TU-D1030-IePD-F7-1 (Tuesday, 7/12/2022) 10:30 AM - 11:00 AM [Eastern Time (GMT-4)]

Exhibit Hall | Forum 7

Purpose: The commissioning of beam models for electron radiotherapy using the photon-MLC for beam shaping is currently a manual and time-consuming process. In this work an auto-commissioning procedure for a Monte Carlo (MC) beam model is developed for TrueBeam systems with electron energies from 6 to 22 MeV.

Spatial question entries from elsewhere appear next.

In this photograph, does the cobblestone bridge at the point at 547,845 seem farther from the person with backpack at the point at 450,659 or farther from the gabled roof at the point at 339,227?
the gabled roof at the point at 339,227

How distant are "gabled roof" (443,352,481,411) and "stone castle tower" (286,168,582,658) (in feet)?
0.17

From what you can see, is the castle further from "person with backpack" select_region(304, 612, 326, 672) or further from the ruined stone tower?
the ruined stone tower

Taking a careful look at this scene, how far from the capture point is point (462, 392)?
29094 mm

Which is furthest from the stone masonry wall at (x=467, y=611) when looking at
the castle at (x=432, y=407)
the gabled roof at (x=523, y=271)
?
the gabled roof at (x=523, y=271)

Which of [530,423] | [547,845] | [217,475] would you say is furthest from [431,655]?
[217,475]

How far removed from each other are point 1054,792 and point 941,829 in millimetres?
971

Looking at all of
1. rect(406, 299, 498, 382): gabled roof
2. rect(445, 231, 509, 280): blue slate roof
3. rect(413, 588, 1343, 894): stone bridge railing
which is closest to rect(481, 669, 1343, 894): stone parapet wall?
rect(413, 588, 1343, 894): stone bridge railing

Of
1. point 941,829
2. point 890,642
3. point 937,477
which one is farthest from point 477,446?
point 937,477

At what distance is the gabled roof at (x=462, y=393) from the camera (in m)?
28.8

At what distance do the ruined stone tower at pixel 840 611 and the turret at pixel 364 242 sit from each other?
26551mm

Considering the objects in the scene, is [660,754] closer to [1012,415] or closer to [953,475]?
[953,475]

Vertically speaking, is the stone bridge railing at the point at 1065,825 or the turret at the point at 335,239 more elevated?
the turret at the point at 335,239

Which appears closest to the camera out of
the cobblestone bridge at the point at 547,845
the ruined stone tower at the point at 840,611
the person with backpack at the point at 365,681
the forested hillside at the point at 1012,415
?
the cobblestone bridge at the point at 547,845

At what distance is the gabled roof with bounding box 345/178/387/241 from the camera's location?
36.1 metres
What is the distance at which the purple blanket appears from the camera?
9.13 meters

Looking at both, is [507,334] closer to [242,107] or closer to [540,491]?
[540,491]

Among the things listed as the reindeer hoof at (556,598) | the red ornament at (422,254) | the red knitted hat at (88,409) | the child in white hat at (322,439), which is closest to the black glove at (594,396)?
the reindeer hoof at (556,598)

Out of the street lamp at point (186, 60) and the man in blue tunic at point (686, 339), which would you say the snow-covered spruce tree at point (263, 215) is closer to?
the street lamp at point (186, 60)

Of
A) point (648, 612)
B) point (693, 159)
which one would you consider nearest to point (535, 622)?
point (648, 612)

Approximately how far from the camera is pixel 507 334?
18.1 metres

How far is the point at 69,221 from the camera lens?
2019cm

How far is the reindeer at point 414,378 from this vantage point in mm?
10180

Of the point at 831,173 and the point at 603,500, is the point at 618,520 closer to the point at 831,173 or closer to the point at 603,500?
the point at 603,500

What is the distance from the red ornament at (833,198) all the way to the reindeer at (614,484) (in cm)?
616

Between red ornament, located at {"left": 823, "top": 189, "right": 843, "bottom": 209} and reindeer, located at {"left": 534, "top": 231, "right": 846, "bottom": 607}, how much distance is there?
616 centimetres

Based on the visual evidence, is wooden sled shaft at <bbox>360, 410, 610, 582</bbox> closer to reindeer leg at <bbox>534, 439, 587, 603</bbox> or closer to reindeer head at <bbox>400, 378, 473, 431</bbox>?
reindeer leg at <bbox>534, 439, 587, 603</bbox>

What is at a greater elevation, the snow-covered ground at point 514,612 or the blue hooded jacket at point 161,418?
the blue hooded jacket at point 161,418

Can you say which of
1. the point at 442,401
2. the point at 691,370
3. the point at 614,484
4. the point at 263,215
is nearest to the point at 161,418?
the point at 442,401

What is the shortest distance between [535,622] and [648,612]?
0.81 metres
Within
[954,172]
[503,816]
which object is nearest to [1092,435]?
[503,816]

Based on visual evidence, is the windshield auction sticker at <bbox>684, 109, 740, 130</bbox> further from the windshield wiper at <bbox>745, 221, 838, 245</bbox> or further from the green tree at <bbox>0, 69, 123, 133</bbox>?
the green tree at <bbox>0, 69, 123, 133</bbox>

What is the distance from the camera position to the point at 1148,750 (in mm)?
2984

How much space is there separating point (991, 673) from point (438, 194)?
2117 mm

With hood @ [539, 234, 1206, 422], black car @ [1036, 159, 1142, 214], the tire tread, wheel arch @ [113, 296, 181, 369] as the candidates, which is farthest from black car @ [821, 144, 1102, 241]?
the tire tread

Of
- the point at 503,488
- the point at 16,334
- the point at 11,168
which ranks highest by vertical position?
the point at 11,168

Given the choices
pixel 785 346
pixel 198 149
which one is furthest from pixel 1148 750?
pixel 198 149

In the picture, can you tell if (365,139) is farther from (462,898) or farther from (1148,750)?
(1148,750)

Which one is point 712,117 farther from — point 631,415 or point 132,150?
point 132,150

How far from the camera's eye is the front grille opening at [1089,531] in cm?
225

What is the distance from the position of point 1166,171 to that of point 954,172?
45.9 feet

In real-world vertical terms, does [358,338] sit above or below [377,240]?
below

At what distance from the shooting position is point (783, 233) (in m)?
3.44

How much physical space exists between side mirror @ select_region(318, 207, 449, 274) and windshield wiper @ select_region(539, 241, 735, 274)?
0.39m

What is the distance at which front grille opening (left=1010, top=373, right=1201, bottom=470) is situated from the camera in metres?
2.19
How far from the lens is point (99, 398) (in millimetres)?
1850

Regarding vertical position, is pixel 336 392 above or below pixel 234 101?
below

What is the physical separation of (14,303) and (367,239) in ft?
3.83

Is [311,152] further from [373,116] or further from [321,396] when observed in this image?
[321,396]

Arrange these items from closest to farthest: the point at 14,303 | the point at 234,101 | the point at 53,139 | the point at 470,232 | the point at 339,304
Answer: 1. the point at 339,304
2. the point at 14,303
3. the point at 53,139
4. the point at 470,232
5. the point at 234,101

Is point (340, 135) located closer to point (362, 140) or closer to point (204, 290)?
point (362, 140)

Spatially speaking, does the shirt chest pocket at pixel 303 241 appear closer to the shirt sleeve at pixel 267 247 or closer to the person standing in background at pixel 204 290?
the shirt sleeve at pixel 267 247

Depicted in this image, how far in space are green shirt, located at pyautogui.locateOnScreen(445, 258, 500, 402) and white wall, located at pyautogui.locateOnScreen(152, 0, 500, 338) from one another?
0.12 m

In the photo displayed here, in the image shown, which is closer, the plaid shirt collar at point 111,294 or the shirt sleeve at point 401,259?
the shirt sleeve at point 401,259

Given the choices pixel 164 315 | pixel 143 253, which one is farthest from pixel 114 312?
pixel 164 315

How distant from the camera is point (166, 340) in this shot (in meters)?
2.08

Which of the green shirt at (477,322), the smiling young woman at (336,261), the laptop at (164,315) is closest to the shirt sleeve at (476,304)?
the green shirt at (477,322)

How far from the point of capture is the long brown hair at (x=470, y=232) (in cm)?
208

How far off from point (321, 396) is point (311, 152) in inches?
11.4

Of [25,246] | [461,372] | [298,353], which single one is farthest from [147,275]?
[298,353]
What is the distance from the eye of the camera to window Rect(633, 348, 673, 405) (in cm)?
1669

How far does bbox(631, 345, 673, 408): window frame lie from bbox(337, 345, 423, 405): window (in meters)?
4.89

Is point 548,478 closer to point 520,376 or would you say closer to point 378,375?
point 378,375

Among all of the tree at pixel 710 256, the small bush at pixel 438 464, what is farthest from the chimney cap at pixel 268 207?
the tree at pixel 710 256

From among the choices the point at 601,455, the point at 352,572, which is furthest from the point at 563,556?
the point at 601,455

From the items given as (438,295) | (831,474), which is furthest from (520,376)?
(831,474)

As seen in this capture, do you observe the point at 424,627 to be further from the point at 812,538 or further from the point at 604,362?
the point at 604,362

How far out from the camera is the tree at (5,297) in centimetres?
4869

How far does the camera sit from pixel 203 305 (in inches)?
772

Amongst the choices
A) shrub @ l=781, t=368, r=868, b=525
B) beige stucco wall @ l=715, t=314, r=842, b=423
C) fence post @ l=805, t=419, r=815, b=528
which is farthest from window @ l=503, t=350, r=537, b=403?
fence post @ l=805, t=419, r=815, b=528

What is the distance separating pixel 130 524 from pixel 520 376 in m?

Methods: The beam model includes a main source representing the primary beam and a jaw source representing the head scatter contribution each consisting of an electron and a photon part. For the MLC MC radiation transport is performed. The auto-commissioning relies on pre-determined information from BEAMnrc simulations, in-air profile and absolute dose measurements in water for different field sizes and source to surface distances (SSDs) with in total seven measurement scans. This information is used to determine the fluence distributions, source weights, energy spectra and focal spot position and lateral intensity distribution (main source). For validation calculated and measured dose distributions in water were compared for different field sizes, SSDs and beam energies for seven TrueBeam systems. Additionally, a sternum case in an anthropomorphic phantom was considered and calculated and film measured dose distributions were compared at different SSDs.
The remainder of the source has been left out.